Enviada em 17/10/2023

A constituição Federal, concebida em 1988, durante o processo de redemocratização, promete assegurar o direito de todos os brasileiros. No entanto, apesar da garantia constitucional, nota-se que a inclusão educacional de pessoas cegas no Brasil se configura como uma falha no princípio da isonomia, pois a ausência dessa inclusão acaba por gerar uma situação de desigualdade para a população que possui deficiências visuais. Logo, percebe-se que a falta de integração educacional de pessoas cegas possui raízes amargas motivadas não só pelo preconceito mas como também pela falta de matériais e recursos para auxílio na educação de deficientes visuais.

Em princípio, destaca-se o preconceito em relação a população cega como uma das causas do problema. Segundo relatado no Censo de 2010, 18,6% da população brasileira possui algum tipo de deficiência visual e dentro desse grupo, a taxa de pessoas empregadas no mercado de trabalho é quase nula, tudo isso devido ao preconceito, falta de confiança na capacidade dos cegos e na escassez de condições para inserção dessas pessoas no mercado de trabalho. Logo, torna-se evidente que há um tratamento diferenciado em relação a população que possui problemas visuais.

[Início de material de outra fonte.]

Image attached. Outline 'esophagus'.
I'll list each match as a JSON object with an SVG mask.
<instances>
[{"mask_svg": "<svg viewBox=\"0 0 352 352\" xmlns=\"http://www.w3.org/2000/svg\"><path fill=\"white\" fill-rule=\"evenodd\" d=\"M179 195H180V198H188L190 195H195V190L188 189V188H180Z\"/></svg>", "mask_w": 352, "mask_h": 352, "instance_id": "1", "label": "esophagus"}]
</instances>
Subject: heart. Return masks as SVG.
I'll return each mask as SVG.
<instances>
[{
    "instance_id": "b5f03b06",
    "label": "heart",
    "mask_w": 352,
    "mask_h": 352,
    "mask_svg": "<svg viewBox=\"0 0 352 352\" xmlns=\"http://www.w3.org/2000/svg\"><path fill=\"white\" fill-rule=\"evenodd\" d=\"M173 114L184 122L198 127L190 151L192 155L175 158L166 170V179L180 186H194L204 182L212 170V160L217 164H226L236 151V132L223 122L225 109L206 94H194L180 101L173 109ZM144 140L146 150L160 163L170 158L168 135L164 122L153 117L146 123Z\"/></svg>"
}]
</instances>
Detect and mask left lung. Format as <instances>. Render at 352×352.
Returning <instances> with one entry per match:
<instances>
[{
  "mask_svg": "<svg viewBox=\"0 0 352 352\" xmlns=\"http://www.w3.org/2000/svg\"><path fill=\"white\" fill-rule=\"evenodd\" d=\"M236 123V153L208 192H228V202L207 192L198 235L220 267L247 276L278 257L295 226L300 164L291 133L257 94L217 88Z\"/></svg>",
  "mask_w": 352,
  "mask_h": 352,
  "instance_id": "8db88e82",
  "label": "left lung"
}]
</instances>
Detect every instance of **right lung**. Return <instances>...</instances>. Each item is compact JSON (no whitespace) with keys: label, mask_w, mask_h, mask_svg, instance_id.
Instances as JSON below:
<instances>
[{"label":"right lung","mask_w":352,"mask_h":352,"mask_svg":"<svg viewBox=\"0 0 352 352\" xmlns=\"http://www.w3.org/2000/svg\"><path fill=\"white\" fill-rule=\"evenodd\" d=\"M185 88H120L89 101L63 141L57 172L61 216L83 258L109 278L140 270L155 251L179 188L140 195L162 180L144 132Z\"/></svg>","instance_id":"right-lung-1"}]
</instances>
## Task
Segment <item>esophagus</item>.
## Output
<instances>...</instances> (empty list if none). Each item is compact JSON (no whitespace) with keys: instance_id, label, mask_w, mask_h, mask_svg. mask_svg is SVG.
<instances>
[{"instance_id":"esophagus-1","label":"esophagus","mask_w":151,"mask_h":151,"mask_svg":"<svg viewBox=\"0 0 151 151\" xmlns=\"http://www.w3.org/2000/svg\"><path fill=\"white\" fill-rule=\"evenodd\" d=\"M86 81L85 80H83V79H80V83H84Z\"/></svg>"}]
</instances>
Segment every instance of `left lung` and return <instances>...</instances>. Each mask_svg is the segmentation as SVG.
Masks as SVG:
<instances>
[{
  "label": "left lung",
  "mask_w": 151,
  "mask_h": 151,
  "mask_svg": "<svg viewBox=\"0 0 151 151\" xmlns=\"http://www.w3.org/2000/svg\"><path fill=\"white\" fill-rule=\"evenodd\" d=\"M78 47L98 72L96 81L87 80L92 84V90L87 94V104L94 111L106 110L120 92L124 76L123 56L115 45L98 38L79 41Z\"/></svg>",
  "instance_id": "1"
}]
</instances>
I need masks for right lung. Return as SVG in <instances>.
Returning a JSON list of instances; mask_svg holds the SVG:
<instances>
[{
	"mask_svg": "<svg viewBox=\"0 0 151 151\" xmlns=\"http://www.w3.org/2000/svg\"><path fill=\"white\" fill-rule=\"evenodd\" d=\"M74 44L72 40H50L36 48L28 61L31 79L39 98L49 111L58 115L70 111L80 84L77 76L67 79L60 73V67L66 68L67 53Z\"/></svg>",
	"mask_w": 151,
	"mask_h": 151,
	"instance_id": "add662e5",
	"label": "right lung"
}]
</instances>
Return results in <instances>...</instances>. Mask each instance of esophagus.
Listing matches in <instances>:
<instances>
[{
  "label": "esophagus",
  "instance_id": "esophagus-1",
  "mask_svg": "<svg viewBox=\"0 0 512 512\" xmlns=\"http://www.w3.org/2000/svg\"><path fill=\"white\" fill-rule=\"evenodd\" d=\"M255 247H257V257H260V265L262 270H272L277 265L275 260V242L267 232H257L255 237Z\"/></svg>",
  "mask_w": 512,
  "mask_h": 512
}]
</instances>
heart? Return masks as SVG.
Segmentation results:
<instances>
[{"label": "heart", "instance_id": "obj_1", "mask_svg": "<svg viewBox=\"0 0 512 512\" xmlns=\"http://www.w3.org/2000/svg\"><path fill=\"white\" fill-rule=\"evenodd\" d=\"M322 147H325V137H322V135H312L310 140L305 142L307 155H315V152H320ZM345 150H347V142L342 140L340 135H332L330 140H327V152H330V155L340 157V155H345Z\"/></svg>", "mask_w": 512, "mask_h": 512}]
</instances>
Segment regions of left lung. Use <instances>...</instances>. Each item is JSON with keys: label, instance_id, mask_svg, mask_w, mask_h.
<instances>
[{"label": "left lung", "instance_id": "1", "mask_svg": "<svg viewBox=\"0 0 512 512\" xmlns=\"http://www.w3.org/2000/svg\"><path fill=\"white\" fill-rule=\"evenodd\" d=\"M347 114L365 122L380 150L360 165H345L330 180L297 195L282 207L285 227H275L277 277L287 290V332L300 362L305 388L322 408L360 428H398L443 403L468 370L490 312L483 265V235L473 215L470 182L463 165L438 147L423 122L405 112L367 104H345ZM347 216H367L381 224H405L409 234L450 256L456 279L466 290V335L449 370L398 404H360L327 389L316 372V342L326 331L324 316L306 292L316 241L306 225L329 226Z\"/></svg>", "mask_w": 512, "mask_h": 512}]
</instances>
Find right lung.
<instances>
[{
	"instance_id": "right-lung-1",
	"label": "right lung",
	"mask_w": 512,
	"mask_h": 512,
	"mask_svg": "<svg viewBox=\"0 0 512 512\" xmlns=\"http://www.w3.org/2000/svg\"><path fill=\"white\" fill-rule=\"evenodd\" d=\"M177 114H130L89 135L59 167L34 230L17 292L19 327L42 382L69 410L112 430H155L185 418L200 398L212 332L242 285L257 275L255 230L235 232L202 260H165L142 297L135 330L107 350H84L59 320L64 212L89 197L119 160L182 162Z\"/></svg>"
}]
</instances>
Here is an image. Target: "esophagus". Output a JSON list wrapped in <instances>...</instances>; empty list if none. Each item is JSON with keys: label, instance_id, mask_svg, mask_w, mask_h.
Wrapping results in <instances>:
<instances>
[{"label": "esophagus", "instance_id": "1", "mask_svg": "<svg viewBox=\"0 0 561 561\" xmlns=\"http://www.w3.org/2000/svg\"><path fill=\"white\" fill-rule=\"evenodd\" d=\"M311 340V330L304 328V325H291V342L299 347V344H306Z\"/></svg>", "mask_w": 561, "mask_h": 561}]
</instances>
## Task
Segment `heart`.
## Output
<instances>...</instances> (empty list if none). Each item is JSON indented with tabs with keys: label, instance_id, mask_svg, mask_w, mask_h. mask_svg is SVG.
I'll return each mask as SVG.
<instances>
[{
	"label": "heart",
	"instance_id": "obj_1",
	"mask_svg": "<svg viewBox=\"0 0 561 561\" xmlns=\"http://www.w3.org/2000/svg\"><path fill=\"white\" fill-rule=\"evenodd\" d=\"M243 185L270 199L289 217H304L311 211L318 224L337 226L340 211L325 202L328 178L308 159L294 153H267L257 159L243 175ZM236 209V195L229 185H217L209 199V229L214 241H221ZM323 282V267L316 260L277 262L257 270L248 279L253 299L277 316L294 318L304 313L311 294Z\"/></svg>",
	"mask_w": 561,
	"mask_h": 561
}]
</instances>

Ademais, verifica-se que um dos motivos que agrava a incorporação educacional das pessoas cegas é a ausência de materiais e recursos focados em auxiliar a educação de deficientes visuais. De acordo com Zenaide Picanço, diretora do Centro de Atendimento ao Deficiente Visual, das 188 mil escolas brasileiras apenas cerca de 41 mil estão aptas a fornecer os recursos necessários para um aprendizado de qualidade para os alunos que possuem alguma deficiência visual.

Infere-se, portanto, a necessidade de combater os problemas enfrentados para a inclusão de pessoas cegas no país. Para isso urge que o Ministério da Educação e Cultura(MEC), promova uma campanha para ampliar e oferecer uma educação de qualidade a população cega, através da capacitação de professores e do fornecimento de materiais e recursos que facilitem o aprendizado de pessoas com deficiência visual e assim por consequência, diminuindo as barreiras educacionais para as pessoas cegas.